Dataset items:
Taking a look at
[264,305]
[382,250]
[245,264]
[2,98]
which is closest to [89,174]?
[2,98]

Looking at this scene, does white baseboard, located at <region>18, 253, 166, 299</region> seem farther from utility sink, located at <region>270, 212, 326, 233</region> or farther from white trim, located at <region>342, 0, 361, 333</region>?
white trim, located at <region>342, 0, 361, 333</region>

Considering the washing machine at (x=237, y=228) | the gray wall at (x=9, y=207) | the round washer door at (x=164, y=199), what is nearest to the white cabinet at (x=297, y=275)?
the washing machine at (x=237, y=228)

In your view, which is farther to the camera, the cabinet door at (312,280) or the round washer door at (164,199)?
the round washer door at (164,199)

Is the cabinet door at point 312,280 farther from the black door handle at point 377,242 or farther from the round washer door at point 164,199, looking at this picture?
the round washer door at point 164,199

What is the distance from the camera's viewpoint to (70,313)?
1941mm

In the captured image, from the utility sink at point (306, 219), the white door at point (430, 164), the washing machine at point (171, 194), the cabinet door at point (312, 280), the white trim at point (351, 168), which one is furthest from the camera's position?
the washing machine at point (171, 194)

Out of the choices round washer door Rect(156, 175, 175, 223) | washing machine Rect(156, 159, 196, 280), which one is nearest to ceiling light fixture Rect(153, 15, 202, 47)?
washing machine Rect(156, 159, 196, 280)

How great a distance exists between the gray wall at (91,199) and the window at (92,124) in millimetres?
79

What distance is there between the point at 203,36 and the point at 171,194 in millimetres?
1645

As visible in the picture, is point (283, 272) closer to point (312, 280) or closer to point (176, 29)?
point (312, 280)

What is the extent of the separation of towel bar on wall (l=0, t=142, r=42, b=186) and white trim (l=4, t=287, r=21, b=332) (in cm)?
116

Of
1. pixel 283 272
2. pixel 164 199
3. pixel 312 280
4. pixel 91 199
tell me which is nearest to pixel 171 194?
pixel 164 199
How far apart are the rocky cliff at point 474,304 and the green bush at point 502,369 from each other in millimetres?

» **Given request**
Repeat all of the entries above word for word, leaving nothing out.

» **Full solution**
Taking a look at
[264,305]
[382,250]
[245,264]
[2,98]
which is closest to [89,174]?
[2,98]

Looking at this scene, does white baseboard, located at <region>18, 253, 166, 299</region> seem farther from utility sink, located at <region>270, 212, 326, 233</region> or farther from white trim, located at <region>342, 0, 361, 333</region>?
white trim, located at <region>342, 0, 361, 333</region>

Considering the washing machine at (x=237, y=228) | the gray wall at (x=9, y=207) | the round washer door at (x=164, y=199), what is nearest to the white cabinet at (x=297, y=275)?
the washing machine at (x=237, y=228)

In your view, which is farther to the camera, the cabinet door at (312,280) or the round washer door at (164,199)?
the round washer door at (164,199)

Is the cabinet door at point 312,280 farther from the black door handle at point 377,242 or farther from the round washer door at point 164,199, looking at this picture?
the round washer door at point 164,199

What is the distance from the camera's viewpoint to (70,313)?
1941mm

In the captured image, from the utility sink at point (306, 219), the white door at point (430, 164), the washing machine at point (171, 194), the cabinet door at point (312, 280), the white trim at point (351, 168), which one is furthest from the camera's position?
the washing machine at point (171, 194)

Out of the choices round washer door Rect(156, 175, 175, 223) | washing machine Rect(156, 159, 196, 280), which one is nearest to ceiling light fixture Rect(153, 15, 202, 47)?
washing machine Rect(156, 159, 196, 280)

How great a distance exists between the gray wall at (91,199) and the window at (92,124) in millimetres?
79

What distance is there between the point at 203,36 and the point at 171,194 in millimetres?
1645

As visible in the picture, is point (283, 272) closer to point (312, 280) or closer to point (176, 29)?
point (312, 280)

What is the extent of the separation of towel bar on wall (l=0, t=142, r=42, b=186) and white trim (l=4, t=287, r=21, b=332) (in cm)?
116

Of
1. pixel 283 272
2. pixel 164 199
3. pixel 312 280
4. pixel 91 199
tell me which is nearest to pixel 171 194?
pixel 164 199
How far apart are the rocky cliff at point 474,304 and the green bush at point 502,369 from each other in millimetres?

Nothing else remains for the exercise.